* _WHAT TO WORK ON_:
Please copy the lines verbatim, from the one containing "In this picture, does" through the last line, with both ends included.

* _GIVEN INFORMATION_:
========================================
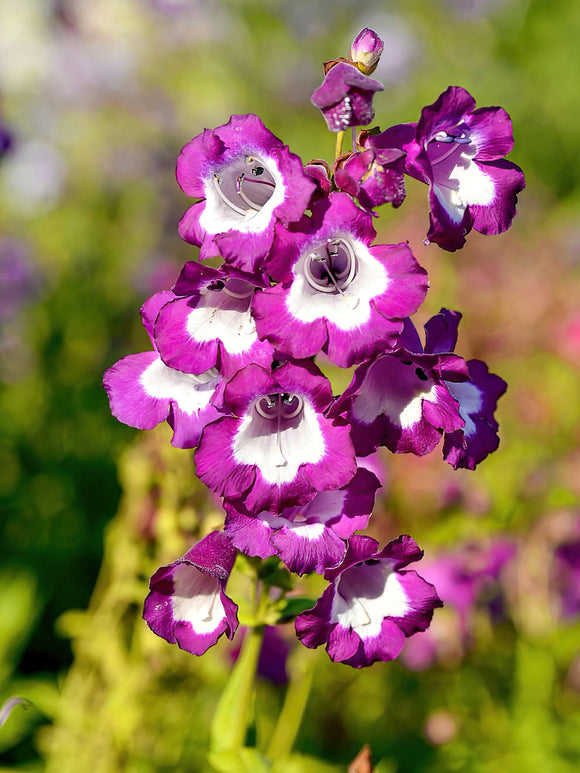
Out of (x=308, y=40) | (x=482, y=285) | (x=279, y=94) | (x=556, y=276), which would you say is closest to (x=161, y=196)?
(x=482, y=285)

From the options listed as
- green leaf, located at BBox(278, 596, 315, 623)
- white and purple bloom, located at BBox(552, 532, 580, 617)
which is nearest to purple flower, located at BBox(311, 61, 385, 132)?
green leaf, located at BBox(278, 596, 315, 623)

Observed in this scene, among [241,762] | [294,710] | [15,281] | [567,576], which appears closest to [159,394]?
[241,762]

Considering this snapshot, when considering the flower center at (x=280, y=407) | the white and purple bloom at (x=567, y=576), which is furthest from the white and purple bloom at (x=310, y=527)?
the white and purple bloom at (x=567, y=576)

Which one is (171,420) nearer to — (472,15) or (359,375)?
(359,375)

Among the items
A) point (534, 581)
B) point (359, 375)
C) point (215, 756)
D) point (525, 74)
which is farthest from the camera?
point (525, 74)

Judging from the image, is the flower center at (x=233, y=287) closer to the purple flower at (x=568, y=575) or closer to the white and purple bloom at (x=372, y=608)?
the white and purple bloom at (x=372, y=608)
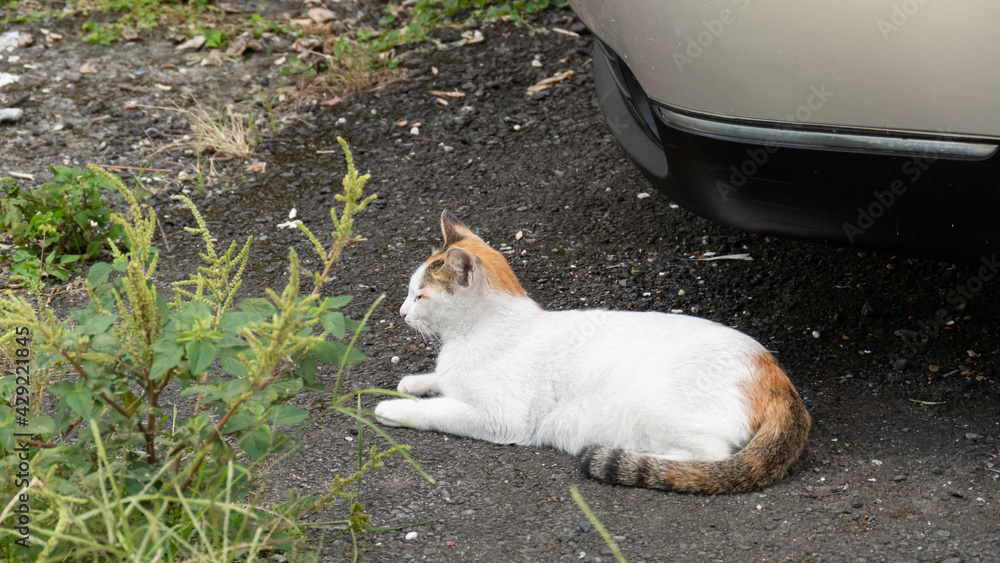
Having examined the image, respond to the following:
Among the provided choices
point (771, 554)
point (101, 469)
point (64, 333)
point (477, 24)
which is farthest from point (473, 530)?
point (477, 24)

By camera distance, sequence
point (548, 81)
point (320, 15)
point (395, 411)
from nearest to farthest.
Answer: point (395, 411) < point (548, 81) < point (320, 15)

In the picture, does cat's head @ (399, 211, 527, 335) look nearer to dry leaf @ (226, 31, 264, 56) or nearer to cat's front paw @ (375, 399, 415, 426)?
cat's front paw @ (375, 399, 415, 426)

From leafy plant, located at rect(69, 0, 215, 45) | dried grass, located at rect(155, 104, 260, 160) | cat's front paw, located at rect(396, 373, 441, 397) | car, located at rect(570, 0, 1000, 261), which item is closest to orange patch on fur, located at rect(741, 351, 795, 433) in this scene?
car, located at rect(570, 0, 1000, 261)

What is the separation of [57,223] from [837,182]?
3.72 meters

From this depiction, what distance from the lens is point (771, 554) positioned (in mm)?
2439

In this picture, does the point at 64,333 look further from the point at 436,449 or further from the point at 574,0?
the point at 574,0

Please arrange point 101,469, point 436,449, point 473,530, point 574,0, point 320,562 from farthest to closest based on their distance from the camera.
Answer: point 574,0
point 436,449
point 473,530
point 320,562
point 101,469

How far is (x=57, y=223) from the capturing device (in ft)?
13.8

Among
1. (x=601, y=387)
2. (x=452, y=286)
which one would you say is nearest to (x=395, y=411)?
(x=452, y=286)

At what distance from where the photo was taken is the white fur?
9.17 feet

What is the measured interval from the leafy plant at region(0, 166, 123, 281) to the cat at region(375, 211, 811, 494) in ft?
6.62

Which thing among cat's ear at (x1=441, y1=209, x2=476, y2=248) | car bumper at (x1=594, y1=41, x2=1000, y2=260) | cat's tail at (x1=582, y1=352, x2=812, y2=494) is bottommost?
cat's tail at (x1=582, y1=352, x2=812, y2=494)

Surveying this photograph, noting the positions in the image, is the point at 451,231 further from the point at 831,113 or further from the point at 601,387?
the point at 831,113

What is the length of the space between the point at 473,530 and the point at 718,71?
========================================
* _RESULT BELOW_:
In this picture, does the point at 64,333 look further from the point at 436,449 or further from the point at 574,0?
the point at 574,0

Please arrange point 101,469, point 436,449, point 473,530, point 574,0, point 320,562 from farthest to closest based on their distance from the camera.
Answer: point 574,0
point 436,449
point 473,530
point 320,562
point 101,469

How far is (x=57, y=223) from the capturing device (in ft)?
13.8

Among
1. (x=601, y=387)
2. (x=452, y=286)
which one would you say is nearest to (x=395, y=411)?
(x=452, y=286)

At what distance from where the photo was taken is the white fur?
9.17 feet

What is the measured interval from the leafy plant at region(0, 166, 123, 281) to the cat at region(375, 211, 811, 494) in ft?
6.62

Which thing among cat's ear at (x1=441, y1=209, x2=476, y2=248) | car bumper at (x1=594, y1=41, x2=1000, y2=260) | cat's tail at (x1=582, y1=352, x2=812, y2=494) is bottommost?
cat's tail at (x1=582, y1=352, x2=812, y2=494)

Surveying this photograph, noting the positions in the image, is the point at 451,231 further from the point at 831,113 or further from the point at 601,387?
the point at 831,113

What is the length of the space between the point at 473,530 and the point at 718,71?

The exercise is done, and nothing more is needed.